* _REQUIREMENTS_:
Copy out the hot tub bleach post below word for word, in full.

* _PASSAGE SHOWN_:

· · · ·

Varieties of bleach

Oct 21, 2018
34
Chico/CA
I'm getting back into the hot tub routine after not having one for a while. Our new tub came with a chlorine dispenser and I just let it go since the water looked and smelled clean but when I got the Taylor kit it showed only 1ppm for free chlorine and a 14 or so for combined so time for a shock. I bought some bleach called Cloralen at the supermarket for only $2 and I called the company to find out the concentration which they first said was 2-6% and then they said it was 6%. Using the Pool math app I put in the shock amount but it barely changed the FC level. I put in twice as much and it barely moved again. Nowhere near the 12ppm I'm going for. Looking up the MSDS for the bleach it says 4-6% and it also has caustic soda 2%. Is this causing a problem? I had some Clorox and put in the recommended 5oz. and still only got to 5ppm. Another cup got me to 14ppm. The Clorox says 6.05% but when I looked at the MSDS it says 5-10% and the exact amount is a trade secret. Unbelievable to me that you can't get accurate amounts. No caustic soda listed for Clorox. Should I just get pool chlorine so I at least know what I'm getting?

· · · ·

* _EXTRACTED INFORMATION_:
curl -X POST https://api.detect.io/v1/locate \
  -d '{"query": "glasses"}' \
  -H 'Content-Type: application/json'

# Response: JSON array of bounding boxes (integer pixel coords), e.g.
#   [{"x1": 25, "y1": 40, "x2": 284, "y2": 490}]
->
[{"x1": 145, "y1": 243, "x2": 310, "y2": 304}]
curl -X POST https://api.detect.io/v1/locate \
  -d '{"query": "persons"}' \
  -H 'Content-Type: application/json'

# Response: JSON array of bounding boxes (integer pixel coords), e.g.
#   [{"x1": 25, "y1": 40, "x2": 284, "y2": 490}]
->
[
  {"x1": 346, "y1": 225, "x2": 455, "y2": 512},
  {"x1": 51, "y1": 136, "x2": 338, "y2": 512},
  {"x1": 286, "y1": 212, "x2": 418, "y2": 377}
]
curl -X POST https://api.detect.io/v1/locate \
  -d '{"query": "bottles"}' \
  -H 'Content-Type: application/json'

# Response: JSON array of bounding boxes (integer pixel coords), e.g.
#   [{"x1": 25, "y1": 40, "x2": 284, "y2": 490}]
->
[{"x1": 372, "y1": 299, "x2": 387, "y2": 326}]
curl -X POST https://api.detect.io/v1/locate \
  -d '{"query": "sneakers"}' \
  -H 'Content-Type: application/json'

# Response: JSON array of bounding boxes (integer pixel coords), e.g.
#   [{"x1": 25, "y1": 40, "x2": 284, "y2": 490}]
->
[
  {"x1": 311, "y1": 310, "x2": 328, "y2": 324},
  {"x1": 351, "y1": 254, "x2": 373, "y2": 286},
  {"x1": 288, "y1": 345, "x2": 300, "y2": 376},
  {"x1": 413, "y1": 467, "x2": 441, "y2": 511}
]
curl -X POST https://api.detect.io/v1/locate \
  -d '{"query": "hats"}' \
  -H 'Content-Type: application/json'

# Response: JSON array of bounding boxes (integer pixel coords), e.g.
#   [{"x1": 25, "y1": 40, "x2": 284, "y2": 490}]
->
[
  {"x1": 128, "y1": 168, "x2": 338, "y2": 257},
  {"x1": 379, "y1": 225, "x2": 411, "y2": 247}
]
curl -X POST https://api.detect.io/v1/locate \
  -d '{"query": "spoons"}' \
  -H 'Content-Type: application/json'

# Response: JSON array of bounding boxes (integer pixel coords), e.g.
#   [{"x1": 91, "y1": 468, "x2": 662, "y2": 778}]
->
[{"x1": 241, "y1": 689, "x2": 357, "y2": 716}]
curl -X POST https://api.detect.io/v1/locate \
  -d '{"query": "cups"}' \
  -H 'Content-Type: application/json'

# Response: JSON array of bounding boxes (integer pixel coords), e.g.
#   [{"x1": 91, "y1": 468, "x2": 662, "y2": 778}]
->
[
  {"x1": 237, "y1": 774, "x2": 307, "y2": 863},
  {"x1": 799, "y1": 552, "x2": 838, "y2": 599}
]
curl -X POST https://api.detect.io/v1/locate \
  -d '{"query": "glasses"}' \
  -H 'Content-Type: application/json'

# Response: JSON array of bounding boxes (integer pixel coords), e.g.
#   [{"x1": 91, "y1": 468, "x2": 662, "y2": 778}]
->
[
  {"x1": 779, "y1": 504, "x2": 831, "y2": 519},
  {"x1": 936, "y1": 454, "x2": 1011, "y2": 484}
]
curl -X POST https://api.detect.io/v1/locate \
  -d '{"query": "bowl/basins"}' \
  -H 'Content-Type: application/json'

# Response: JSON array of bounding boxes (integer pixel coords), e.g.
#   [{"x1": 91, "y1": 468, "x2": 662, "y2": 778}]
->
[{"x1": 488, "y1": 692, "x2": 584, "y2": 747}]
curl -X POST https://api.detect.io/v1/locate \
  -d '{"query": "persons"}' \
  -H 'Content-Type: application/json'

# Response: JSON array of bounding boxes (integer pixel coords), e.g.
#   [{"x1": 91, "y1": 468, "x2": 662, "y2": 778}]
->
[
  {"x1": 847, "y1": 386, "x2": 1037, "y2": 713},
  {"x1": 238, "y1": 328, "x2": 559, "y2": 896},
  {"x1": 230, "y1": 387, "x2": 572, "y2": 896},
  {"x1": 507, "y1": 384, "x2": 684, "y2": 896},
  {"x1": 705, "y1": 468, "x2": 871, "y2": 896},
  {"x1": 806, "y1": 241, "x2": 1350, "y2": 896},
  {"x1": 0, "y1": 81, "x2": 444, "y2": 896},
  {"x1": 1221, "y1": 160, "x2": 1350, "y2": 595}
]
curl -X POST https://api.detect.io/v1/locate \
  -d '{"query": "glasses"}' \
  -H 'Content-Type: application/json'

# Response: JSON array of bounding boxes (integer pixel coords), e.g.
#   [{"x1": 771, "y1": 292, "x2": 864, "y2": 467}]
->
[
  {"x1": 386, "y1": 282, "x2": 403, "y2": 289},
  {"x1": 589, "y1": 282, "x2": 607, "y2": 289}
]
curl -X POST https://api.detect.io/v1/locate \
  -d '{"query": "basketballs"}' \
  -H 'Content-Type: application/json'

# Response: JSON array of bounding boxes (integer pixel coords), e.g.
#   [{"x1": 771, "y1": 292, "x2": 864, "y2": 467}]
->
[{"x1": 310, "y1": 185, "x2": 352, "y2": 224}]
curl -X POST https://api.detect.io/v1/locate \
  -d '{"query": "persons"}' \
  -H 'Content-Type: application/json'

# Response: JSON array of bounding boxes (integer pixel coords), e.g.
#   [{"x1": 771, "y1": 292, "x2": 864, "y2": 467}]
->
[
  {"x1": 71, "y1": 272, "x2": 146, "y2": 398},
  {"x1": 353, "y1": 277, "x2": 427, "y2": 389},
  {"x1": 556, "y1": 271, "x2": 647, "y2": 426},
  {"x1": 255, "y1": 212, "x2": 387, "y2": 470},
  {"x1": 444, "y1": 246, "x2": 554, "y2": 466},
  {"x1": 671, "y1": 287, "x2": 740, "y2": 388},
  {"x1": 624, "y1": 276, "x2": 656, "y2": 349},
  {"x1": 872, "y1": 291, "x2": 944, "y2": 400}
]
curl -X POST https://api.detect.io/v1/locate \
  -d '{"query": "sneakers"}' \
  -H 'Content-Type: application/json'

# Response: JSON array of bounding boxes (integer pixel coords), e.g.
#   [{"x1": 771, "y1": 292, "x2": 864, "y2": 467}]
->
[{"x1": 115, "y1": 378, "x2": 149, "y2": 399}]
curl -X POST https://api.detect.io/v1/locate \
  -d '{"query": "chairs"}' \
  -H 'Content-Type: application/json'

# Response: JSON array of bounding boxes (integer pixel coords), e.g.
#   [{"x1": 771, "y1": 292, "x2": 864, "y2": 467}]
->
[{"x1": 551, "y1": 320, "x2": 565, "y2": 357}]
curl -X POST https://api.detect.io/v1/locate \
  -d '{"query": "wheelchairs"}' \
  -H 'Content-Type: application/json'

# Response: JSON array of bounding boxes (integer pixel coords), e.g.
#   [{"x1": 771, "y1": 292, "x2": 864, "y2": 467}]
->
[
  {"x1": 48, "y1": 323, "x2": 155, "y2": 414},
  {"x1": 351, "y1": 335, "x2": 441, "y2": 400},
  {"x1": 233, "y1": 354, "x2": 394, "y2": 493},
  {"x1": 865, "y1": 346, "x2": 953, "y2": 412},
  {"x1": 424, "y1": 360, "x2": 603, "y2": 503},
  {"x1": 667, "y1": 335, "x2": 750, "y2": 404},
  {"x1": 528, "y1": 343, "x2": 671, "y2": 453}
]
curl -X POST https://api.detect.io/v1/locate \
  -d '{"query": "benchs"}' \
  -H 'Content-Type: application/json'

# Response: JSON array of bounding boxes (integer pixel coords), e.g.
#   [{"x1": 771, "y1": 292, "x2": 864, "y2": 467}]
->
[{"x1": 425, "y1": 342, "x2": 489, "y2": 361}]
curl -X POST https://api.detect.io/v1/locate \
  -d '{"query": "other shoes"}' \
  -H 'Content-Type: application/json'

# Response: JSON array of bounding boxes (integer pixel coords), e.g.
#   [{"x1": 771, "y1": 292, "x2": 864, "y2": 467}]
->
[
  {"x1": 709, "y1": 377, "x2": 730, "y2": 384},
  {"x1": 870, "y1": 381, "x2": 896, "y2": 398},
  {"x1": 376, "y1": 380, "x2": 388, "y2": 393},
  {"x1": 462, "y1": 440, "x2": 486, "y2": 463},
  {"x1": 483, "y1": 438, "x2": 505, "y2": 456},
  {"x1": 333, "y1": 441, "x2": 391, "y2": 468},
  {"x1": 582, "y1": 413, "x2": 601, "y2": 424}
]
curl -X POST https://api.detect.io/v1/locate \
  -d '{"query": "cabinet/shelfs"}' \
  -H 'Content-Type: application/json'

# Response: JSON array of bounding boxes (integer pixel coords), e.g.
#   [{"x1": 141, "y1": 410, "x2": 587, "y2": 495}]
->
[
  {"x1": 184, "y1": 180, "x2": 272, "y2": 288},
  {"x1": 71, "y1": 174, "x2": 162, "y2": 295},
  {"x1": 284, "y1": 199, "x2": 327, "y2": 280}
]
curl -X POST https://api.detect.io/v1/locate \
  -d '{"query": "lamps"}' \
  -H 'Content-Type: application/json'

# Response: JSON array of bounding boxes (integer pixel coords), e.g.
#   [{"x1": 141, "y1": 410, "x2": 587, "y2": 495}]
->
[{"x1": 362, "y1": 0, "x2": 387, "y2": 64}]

· · · ·

* _RESULT_:
Varieties of bleach

Oct 21, 2018
34
Chico/CA
I'm getting back into the hot tub routine after not having one for a while. Our new tub came with a chlorine dispenser and I just let it go since the water looked and smelled clean but when I got the Taylor kit it showed only 1ppm for free chlorine and a 14 or so for combined so time for a shock. I bought some bleach called Cloralen at the supermarket for only $2 and I called the company to find out the concentration which they first said was 2-6% and then they said it was 6%. Using the Pool math app I put in the shock amount but it barely changed the FC level. I put in twice as much and it barely moved again. Nowhere near the 12ppm I'm going for. Looking up the MSDS for the bleach it says 4-6% and it also has caustic soda 2%. Is this causing a problem? I had some Clorox and put in the recommended 5oz. and still only got to 5ppm. Another cup got me to 14ppm. The Clorox says 6.05% but when I looked at the MSDS it says 5-10% and the exact amount is a trade secret. Unbelievable to me that you can't get accurate amounts. No caustic soda listed for Clorox. Should I just get pool chlorine so I at least know what I'm getting?